The teams, however, are saying they know absolutely nothing about this doctor, and of course are denying everything.
I almost decided to make a list of Montreal Canadiens who were moved to western teams in the past years since 2001, but then I said no. No one’s name should be smeared because some crooked doctor who’s now in hot water wants to justify his reputation by saying even the Habs and Alouettes did it, so he’s not so bad after all.
This is all slanderous bullshit. I hate to see this kind of negative publicity, but because this blog is all about the Habs, I feel you should see it if you haven’t already.
It seems like if it’s not one thing it’s another with the Montreal Canadiens.
Montreal professional sports teams deny link to doctor who doped athletes
MONTREAL — Professional sports teams in Montreal are denying any connection with Dr. Maurice Duquette, who has pleaded guilty to charges of doping athletes.
Duquette has been linked to former Canadian cycling champ Genevieve Jeanson who tested positive in July 2005 for the banned substance erythropoietin. She admitted in an interview last year that she had taken the performance-enhancer, better known as EPO, for several years before the test.
Jeanson also has said Duquette administered the EPO for the first time in 1998 when she was 16 years old and suffered from anemia.
The disciplinary committee of the group which represents Quebec’s doctors also said Wednesday it wasn’t comfortable with the sanctions being recommended against Duquette.
An inquiry by the College des Medecins du Quebec recommended the doctor not be allowed to practice for four months and that he not to be permitted to treat athletes in the future.
The doctors’ disciplinary committee described the recommended sanctions as “not being severe enough.”
During a disciplinary hearing this week, it was revealed that Duquette admitted in 2001 he acted as an adviser to professional hockey players to help them “maintain their retail value.”
But investigators say he told them the relationship ended when the players were transferred to teams in the West.
No names or other details of Duquette’s relationships with professional teams were released at the two-day hearing.
Donald Beauchamp, a spokesman for the Montreal Canadiens, says he checked inside the hockey organization and nobody knew anything about Duquette.
“We’ve never heard of anything of this nature … we found no information whatsoever,” he told The Canadian Press.
Louis-Philippe Dorais, an official with the Montreal Alouettes, says the team has never communicated with Duquette and its doctors don’t know him “either personally or professionally.”
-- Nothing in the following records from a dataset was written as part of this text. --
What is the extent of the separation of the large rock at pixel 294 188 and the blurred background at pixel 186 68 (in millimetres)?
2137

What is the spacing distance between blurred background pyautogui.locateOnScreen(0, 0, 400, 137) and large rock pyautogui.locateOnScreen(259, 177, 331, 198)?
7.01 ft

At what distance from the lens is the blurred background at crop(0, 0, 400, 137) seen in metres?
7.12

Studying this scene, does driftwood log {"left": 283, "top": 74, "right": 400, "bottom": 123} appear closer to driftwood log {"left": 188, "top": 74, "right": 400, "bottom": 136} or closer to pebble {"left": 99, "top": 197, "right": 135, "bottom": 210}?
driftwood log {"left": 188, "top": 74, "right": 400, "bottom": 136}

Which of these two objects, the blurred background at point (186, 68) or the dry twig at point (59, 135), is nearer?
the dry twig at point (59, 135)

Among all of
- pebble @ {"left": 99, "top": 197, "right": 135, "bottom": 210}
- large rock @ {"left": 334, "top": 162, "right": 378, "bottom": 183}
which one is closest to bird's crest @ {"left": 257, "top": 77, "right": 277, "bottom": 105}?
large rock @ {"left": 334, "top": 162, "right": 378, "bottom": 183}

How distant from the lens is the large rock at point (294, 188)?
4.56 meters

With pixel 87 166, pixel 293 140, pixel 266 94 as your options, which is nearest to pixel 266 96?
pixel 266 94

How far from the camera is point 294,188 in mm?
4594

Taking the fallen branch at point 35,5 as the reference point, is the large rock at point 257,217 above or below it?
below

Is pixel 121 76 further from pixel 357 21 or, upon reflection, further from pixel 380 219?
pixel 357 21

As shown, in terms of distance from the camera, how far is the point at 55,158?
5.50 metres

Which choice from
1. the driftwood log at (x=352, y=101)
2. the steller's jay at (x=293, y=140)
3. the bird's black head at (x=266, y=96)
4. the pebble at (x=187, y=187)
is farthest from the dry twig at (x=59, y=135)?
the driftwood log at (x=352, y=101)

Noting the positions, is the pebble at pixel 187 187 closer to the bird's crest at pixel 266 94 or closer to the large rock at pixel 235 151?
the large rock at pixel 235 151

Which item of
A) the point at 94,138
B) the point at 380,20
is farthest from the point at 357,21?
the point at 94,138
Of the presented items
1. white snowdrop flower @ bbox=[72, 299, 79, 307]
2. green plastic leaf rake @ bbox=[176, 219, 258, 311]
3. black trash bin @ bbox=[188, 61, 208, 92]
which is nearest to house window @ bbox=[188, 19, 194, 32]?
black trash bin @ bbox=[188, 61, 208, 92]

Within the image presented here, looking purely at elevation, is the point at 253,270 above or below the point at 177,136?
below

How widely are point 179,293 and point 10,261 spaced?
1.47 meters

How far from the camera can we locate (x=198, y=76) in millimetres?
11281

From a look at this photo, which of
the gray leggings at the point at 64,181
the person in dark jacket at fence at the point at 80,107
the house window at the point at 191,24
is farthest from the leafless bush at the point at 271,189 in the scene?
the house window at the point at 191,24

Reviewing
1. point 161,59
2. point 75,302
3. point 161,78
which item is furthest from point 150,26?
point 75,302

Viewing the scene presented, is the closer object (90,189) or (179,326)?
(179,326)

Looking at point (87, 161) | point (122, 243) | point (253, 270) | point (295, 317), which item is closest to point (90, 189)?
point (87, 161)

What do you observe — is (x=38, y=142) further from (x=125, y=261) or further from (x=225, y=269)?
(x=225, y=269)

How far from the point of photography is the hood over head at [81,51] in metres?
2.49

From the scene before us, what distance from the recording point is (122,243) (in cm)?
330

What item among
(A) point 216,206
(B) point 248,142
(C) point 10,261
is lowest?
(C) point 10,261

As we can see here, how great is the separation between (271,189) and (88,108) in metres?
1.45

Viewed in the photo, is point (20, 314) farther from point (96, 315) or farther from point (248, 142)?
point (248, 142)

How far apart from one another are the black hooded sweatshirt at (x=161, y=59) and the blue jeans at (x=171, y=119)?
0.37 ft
“We’ve spoken with our medical staff, our managers with the Alouettes and nobody’s been in touch with Dr. Duquette and our organization has no relationship with him,” Dorais said in an interview.
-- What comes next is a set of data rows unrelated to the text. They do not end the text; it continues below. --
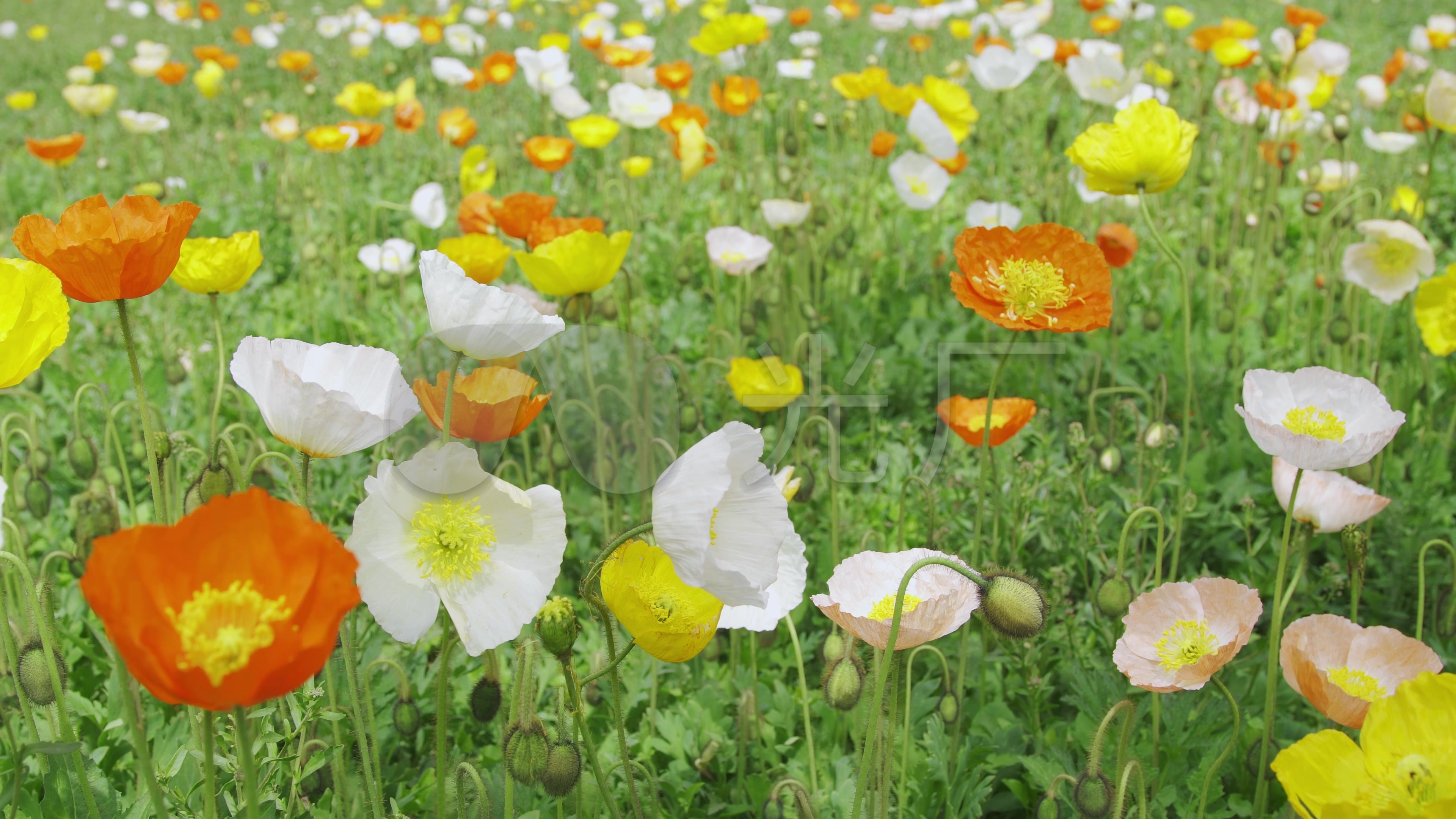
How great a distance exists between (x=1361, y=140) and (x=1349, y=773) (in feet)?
16.1

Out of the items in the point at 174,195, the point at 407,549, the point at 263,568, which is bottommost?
the point at 174,195

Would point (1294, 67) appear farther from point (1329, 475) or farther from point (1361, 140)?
point (1329, 475)

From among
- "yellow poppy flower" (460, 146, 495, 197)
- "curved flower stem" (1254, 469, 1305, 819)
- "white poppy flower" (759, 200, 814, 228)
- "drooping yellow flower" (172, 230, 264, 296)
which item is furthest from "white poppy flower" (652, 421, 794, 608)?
"yellow poppy flower" (460, 146, 495, 197)

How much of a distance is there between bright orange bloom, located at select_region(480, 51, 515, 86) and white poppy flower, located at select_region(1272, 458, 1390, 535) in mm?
3446

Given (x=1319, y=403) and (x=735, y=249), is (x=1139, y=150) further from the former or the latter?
(x=735, y=249)

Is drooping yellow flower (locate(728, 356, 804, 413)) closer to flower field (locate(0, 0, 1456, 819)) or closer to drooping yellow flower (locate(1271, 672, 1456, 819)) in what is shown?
flower field (locate(0, 0, 1456, 819))

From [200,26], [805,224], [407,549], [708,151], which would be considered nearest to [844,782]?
[407,549]

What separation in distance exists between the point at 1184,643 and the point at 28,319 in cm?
138

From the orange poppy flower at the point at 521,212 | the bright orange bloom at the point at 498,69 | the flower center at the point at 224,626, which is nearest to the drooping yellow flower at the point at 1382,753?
the flower center at the point at 224,626

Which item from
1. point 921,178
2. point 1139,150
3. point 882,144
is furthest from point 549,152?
point 1139,150

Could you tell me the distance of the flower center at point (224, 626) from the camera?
2.32ft

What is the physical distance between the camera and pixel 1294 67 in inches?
142

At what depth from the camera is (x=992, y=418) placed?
1.87 meters

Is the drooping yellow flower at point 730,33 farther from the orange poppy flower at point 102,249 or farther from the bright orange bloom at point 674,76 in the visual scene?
Result: the orange poppy flower at point 102,249
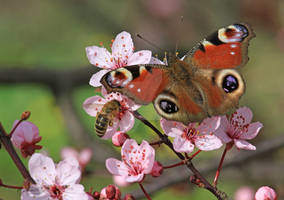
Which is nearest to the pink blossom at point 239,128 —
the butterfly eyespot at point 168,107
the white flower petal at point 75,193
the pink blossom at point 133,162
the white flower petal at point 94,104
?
the butterfly eyespot at point 168,107

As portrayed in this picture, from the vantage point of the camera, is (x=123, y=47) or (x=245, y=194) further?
(x=245, y=194)

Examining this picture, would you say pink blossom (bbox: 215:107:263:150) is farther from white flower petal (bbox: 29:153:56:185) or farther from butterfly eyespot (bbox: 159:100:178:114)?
white flower petal (bbox: 29:153:56:185)

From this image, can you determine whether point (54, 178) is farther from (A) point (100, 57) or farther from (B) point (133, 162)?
(A) point (100, 57)

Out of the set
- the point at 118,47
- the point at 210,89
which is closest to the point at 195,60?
the point at 210,89

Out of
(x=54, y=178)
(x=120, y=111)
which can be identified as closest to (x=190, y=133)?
(x=120, y=111)

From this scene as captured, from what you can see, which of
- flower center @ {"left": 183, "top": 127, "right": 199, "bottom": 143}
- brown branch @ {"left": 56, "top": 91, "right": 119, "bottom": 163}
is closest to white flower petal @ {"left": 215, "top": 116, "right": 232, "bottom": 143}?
flower center @ {"left": 183, "top": 127, "right": 199, "bottom": 143}

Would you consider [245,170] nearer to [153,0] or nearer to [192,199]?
[192,199]

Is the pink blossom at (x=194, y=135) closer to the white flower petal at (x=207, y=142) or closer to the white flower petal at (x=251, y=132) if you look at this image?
the white flower petal at (x=207, y=142)
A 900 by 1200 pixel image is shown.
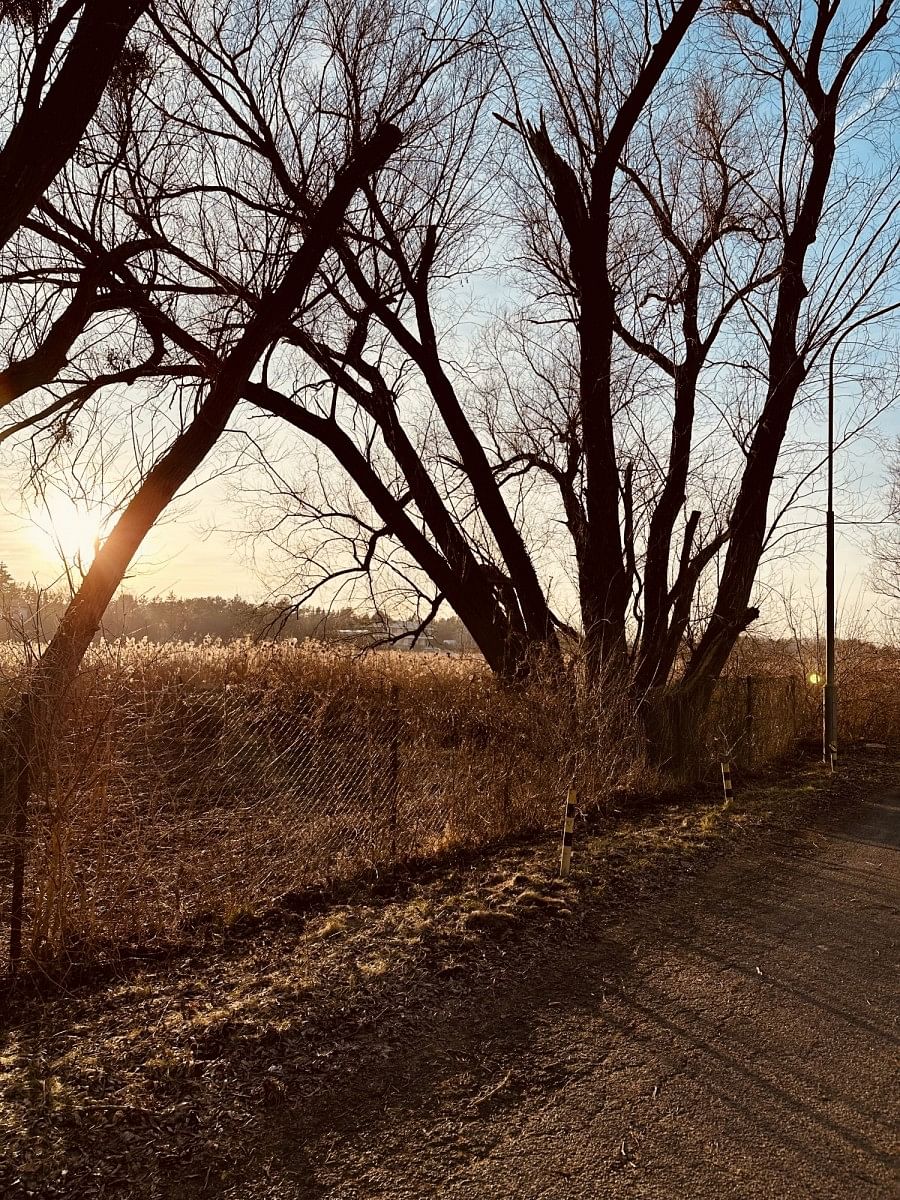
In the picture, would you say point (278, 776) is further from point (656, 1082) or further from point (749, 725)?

When asked if any players had been in personal contact with Duquette, Dorais said that was beyond the team’s control.
Jacques Prevost, a lawyer involved in Duquette’s inquiry, says the sanctions were negotiated more than four-and-half-years ago after a long list of complaints were filed against the doctor in 2002.
But he said it was up to the disciplinary committee to decide on the final sanctions.
“The goal of any disciplinary action is not to punish the professional but to protect the public,” Prevost said. “It’s not an inquiry into the sports world, it’s an inquiry (into the conduct) of a doctor.”
The disciplinary committee has postponed its decision on sanctions until a later date.
Prevost said he expects further arguments to be presented at that time by all parties involved.